The Largo and Canzonetta for oboe and piano: The Largo draws inspiration from Bach - like some slightly updated Cavatina. The Canzonetta is more light-hearted.
Then comes the Soirs Étrangers - a collection of mood pictures. The first, Granada can be added to the list of music written by French composers to summon up images of Spain. These ‘pictures’ were written in Lausanne where he stayed with the Vuillemins recovering from the devastation of the loss of Jacques. Lausanne came to mean a great deal to the composer. Lake Leman is an impassioned and liquidly flowing impressionistic portrait with the cello acting as the orator of a long-breathed tune. Venice is suggested by a barcarole. Canadian Steppe is a decidedly pessimistic portrait. If these are postcards they are grown-up postcards without easy victories. Here, awe at the great unpopulated distances, shades into fear. To dispel the bleakness along comes Goldfish which is a study in flashing speed and surging cello celerity - a sort of Flight of the Bumble Bee but with air substituted by water and fins for wings. It ends in a curiously casual but well-balanced gesture. This last movement somehow is too light for all that precedes it. These reflective globe-trotting esquisses are typical of a widely-travelled concert virtuoso who was used to travelling in Europe and North America.

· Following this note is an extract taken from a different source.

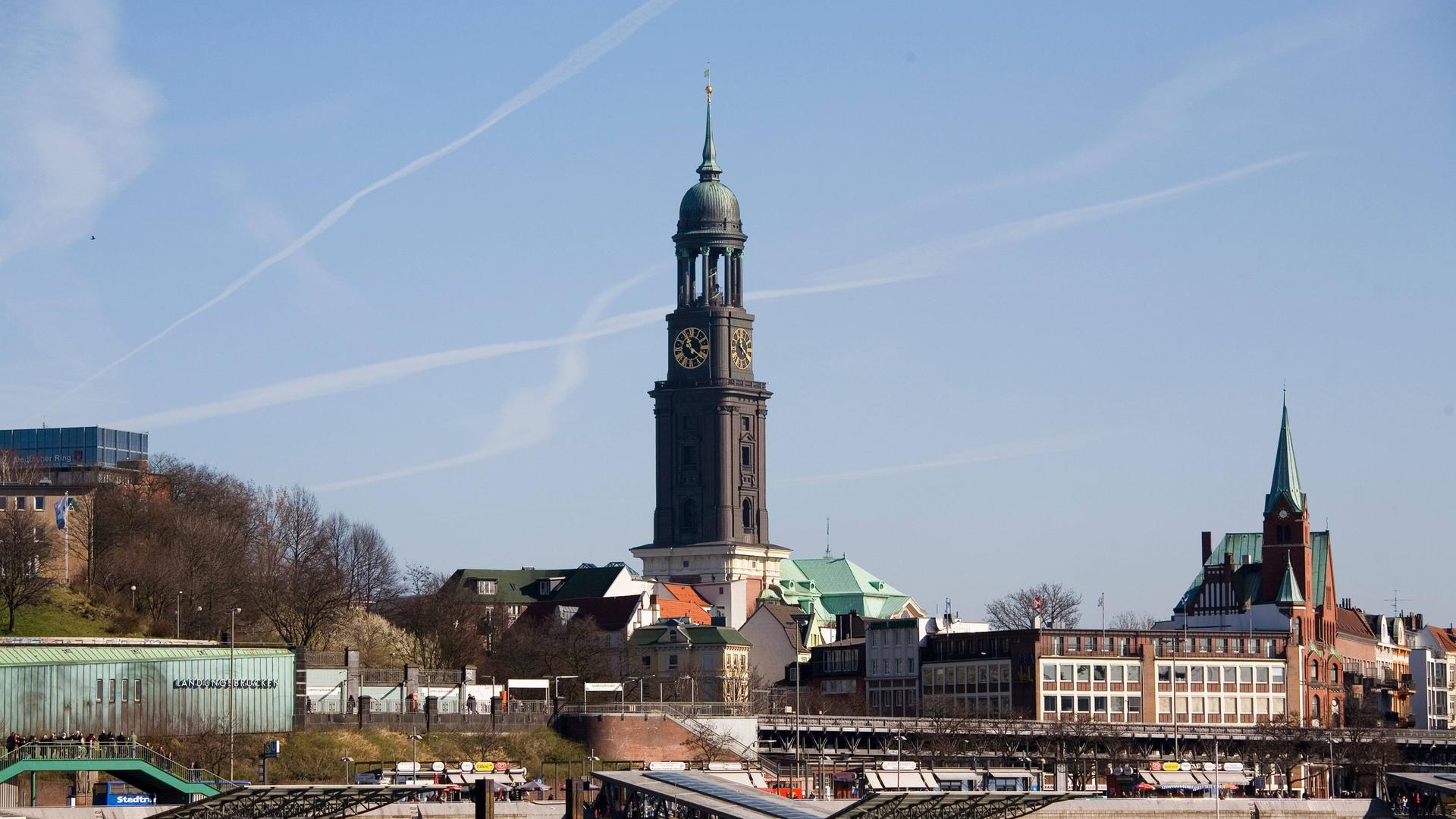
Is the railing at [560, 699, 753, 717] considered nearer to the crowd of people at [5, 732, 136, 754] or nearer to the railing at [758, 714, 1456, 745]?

In 1894, while in Caen on holiday, he wrote at hot tempo two movements of a String Quartet and by September has finished the other two movements. This is the work of a 24 year old. Vierne writes warm and enveloping music and his theme for the first movement is superbly rounded and most admirably handled. The spiky and songful intermezzo has traces of a fantastic Sabbath about it rather like a sort of pre-teens witches-flight - a cross between Mussorgsky's Night on the Bare Mountain, Liadov's Baba Yaga, Schierbeck's Hexen and Dukas’s Sorcerer's Apprentice. The andante is in thrall to the Siegfried Idyll; indeed Vierne revered Wagner. The finale runs skittering away like Mendelssohn's scherzo from Midsummer Night's Dream. It ends in a duetting blaze which leaping from the pages of Bach's Double Violin Concerto.
These are first recordings of all apart from the piano quintet (already on both Pierre Verany and Hyperion) and the Cello Sonata.
A de rigueur purchase and certainly a generous one. Essential listening for the sonatas, quintet and the Rhapsodie. Otherwise never less than pleasing. Everything is presented to Timpani's accustomed high standards.